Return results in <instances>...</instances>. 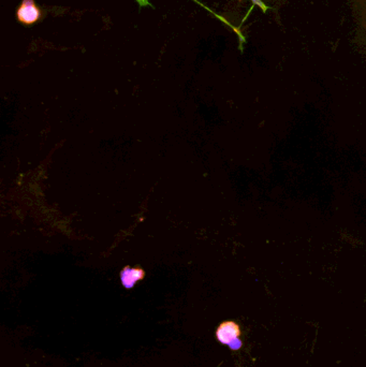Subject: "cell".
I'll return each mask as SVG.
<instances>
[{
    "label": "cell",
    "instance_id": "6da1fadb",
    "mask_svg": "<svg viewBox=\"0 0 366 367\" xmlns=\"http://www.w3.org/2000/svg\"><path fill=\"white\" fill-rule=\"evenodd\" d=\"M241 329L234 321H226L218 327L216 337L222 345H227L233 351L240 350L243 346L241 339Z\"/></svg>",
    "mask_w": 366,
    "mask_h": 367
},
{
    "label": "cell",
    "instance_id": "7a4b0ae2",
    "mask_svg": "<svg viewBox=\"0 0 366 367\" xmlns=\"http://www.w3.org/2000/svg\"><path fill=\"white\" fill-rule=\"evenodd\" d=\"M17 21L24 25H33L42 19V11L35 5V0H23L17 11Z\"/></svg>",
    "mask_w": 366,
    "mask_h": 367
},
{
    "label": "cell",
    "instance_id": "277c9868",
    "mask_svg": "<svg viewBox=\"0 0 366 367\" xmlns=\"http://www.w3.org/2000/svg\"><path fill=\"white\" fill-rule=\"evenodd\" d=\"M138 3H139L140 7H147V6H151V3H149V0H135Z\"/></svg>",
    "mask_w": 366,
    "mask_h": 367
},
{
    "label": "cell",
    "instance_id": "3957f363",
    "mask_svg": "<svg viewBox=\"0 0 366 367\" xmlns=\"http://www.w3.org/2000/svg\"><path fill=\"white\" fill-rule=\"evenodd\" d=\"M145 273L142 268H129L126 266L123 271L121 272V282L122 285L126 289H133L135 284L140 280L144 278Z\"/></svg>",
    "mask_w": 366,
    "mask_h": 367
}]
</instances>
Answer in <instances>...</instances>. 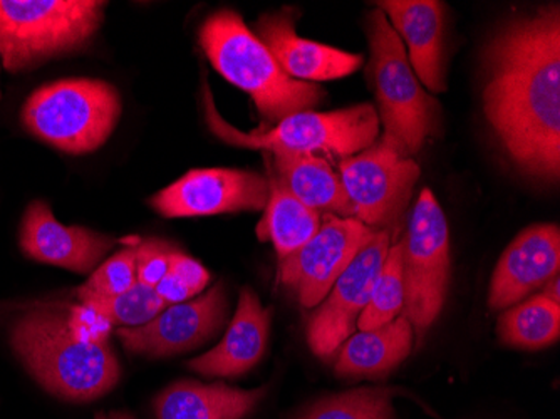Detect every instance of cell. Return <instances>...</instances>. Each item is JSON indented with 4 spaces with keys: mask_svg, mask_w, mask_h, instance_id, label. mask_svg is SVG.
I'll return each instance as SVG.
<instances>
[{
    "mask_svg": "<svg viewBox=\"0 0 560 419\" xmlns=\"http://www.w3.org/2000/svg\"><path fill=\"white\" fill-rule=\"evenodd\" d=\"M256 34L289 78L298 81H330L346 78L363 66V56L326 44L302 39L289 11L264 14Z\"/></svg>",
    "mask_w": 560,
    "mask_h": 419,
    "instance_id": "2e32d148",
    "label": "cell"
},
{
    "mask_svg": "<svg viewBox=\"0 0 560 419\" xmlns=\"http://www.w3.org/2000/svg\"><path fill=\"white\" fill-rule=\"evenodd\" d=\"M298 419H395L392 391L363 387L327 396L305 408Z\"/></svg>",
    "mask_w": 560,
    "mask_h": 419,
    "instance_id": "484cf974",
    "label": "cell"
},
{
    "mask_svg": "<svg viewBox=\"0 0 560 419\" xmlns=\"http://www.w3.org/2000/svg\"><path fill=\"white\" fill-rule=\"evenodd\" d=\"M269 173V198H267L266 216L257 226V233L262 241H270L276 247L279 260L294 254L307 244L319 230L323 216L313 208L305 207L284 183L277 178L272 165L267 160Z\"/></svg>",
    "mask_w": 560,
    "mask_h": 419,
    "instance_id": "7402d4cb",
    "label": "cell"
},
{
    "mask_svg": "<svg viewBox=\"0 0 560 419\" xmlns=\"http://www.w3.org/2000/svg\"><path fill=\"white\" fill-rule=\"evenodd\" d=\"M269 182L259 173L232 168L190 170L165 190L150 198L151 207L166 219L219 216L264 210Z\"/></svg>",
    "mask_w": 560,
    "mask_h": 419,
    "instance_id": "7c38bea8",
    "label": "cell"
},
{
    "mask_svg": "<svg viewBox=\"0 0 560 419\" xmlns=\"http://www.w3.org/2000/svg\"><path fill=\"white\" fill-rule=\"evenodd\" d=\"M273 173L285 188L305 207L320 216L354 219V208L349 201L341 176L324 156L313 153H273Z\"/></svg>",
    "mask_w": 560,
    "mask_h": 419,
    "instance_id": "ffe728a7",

• SHORT TASK
Report every line in the entries above that contains the string "path", copying each line in full. Case counts.

• SOLUTION FOR THIS EXERCISE
    "mask_svg": "<svg viewBox=\"0 0 366 367\" xmlns=\"http://www.w3.org/2000/svg\"><path fill=\"white\" fill-rule=\"evenodd\" d=\"M241 329L234 321H226L218 327L216 337L222 345H227L233 351L240 350L243 346L241 339Z\"/></svg>",
    "mask_svg": "<svg viewBox=\"0 0 366 367\" xmlns=\"http://www.w3.org/2000/svg\"><path fill=\"white\" fill-rule=\"evenodd\" d=\"M17 21L24 25H33L42 19V11L35 5V0H23L17 11Z\"/></svg>",
    "mask_svg": "<svg viewBox=\"0 0 366 367\" xmlns=\"http://www.w3.org/2000/svg\"><path fill=\"white\" fill-rule=\"evenodd\" d=\"M138 3H139L140 7H147V6H151V3H149V0H135Z\"/></svg>",
    "mask_svg": "<svg viewBox=\"0 0 366 367\" xmlns=\"http://www.w3.org/2000/svg\"><path fill=\"white\" fill-rule=\"evenodd\" d=\"M145 273L142 268H129L126 266L123 271L121 272V282L122 285L126 289H133L135 284L140 280L144 278Z\"/></svg>",
    "mask_svg": "<svg viewBox=\"0 0 560 419\" xmlns=\"http://www.w3.org/2000/svg\"><path fill=\"white\" fill-rule=\"evenodd\" d=\"M256 34L289 78L298 81H330L346 78L363 66V56L326 44L302 39L289 11L264 14Z\"/></svg>",
    "mask_svg": "<svg viewBox=\"0 0 560 419\" xmlns=\"http://www.w3.org/2000/svg\"><path fill=\"white\" fill-rule=\"evenodd\" d=\"M298 419H395L392 391L363 387L327 396L305 408Z\"/></svg>",
    "mask_svg": "<svg viewBox=\"0 0 560 419\" xmlns=\"http://www.w3.org/2000/svg\"><path fill=\"white\" fill-rule=\"evenodd\" d=\"M269 173V198H267L266 216L257 226V233L262 241H270L276 247L279 260L294 254L307 244L319 230L323 216L313 208L305 207L284 183L277 178L272 165L267 160Z\"/></svg>",
    "mask_svg": "<svg viewBox=\"0 0 560 419\" xmlns=\"http://www.w3.org/2000/svg\"><path fill=\"white\" fill-rule=\"evenodd\" d=\"M269 182L259 173L232 168L190 170L165 190L150 198L151 207L166 219L219 216L264 210Z\"/></svg>",
    "mask_svg": "<svg viewBox=\"0 0 560 419\" xmlns=\"http://www.w3.org/2000/svg\"><path fill=\"white\" fill-rule=\"evenodd\" d=\"M273 173L285 188L305 207L320 216L354 219V208L349 201L341 176L324 156L313 153H273Z\"/></svg>",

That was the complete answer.